By the numbers: A new Kaiser Family Foundation/Episcopal Health Foundation survey has found 42 percent of residents who experienced the hurricane say they’re not getting adequate help to rebuild their homes and 30 percent say their lives are still upended a year following the storm. 

— Storm watch: The massive Category 4 Hurricane Lane is closing in on the Hawaiian islands, and conditions including heavy rains and winds and dangerous surf are expected starting Thursday and into the weekend, The Post’s Jason Samenow reports. The U.S. Navy is moving ships and submarines out of Hawaii as the storm nears while the Federal Emergency Management Agency is preparing food aide, the Associated Press reports.

— What air pollution does to your health: A new study published in the journal Environmental Science and Technology Letters found air pollution is reducing life expectancy, and depending on where people live, can cut lives short by more than a year. “The effect is much more pronounced in some countries: It cuts the average Egyptian’s life span by 1.9 years and the average Indian’s by 1.5 years," the New York Times reports. "In Russia, it’s around nine months. For the United States, it’s less, currently reducing the life expectancy of an American born today by a little more than four months on average.”


— Big Oil wants a big wall to protect from climate change: The petroleum industry is pushing for the construction of a massive coastal “spine,” 60 miles of concrete sea wall that will essentially protect the world’s largest concentration of petrochemical facilities from the effects of climate change. “Texas is seeking at least $12 billion for the full coastal spine, with nearly all of it coming from public funds,” the Associated Press reports. “But the idea of taxpayers around the country paying to protect refineries worth billions, and in a state where top politicians still dispute climate change’s validity, doesn’t sit well with some."

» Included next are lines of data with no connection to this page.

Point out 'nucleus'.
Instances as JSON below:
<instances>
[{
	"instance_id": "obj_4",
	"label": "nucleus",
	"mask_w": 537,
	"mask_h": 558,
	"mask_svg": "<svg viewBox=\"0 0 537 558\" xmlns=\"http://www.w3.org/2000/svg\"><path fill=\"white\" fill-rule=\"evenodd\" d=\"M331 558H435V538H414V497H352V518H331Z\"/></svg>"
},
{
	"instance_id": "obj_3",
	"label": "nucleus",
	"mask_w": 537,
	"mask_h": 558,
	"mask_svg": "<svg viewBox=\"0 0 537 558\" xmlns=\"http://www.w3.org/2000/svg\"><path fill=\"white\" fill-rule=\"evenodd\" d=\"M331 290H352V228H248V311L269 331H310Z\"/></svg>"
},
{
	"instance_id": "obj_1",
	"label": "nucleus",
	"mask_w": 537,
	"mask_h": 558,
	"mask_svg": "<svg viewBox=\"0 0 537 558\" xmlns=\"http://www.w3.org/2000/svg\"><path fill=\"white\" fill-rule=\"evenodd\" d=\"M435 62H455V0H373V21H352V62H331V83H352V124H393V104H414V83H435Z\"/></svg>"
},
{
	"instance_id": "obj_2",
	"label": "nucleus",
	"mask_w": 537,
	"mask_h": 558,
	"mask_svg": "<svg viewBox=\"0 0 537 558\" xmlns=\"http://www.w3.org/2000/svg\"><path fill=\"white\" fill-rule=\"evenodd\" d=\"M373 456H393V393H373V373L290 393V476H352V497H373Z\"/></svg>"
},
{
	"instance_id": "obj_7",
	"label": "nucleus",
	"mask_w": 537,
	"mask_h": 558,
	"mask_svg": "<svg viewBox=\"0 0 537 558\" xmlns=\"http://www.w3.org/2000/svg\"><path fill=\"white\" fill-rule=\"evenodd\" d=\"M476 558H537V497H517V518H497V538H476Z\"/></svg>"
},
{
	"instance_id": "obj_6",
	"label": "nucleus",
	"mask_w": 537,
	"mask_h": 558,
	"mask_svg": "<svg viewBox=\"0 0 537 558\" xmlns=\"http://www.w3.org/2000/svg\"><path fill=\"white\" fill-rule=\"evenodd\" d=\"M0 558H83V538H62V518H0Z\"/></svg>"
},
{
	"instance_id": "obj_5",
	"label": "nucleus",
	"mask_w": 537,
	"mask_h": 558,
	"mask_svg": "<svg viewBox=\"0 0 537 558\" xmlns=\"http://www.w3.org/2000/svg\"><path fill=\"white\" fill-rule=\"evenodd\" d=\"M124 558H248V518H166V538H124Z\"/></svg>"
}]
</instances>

— Saudi Aramco IPO scrapped? Saudi Arabia has called off plans to do an initial public offering for its state-owned oil giant Saudi Aramco, which had been “billed as the biggest such deal in history,” Reuters reported. But Saudi Arabia’s energy minister denied the Reuters story. In a Thursday statement released via Saudi Press Agency, Energy Minister Khalid al-Falih said the “government remains committed to the initial public offering of Saudi Aramco, in accordance with the appropriate circumstances and appropriate time chosen by the Government,” per Reuters.

— New anti-protest laws restrict freedom of speech, advocates say: Dozens of bills that look to restrict high-profile protests, which are often aimed at the construction of oil and gas pipelines, have been introduced in at least 31 states since Trump was inaugurated. Activists and environmentalists are worried about how the laws restrict freedom of speech, InsideClimate News  reports. “The pipeline bills may get their first test soon in Louisiana, where three activists were arrested this month on felony charges stemming from one of the new laws after they maneuvered kayaks on a bayou to block construction of an oil pipeline."



  • The EPA holds a public meeting to receive feedback on the IRIS Assessment Plan for Naphthalene.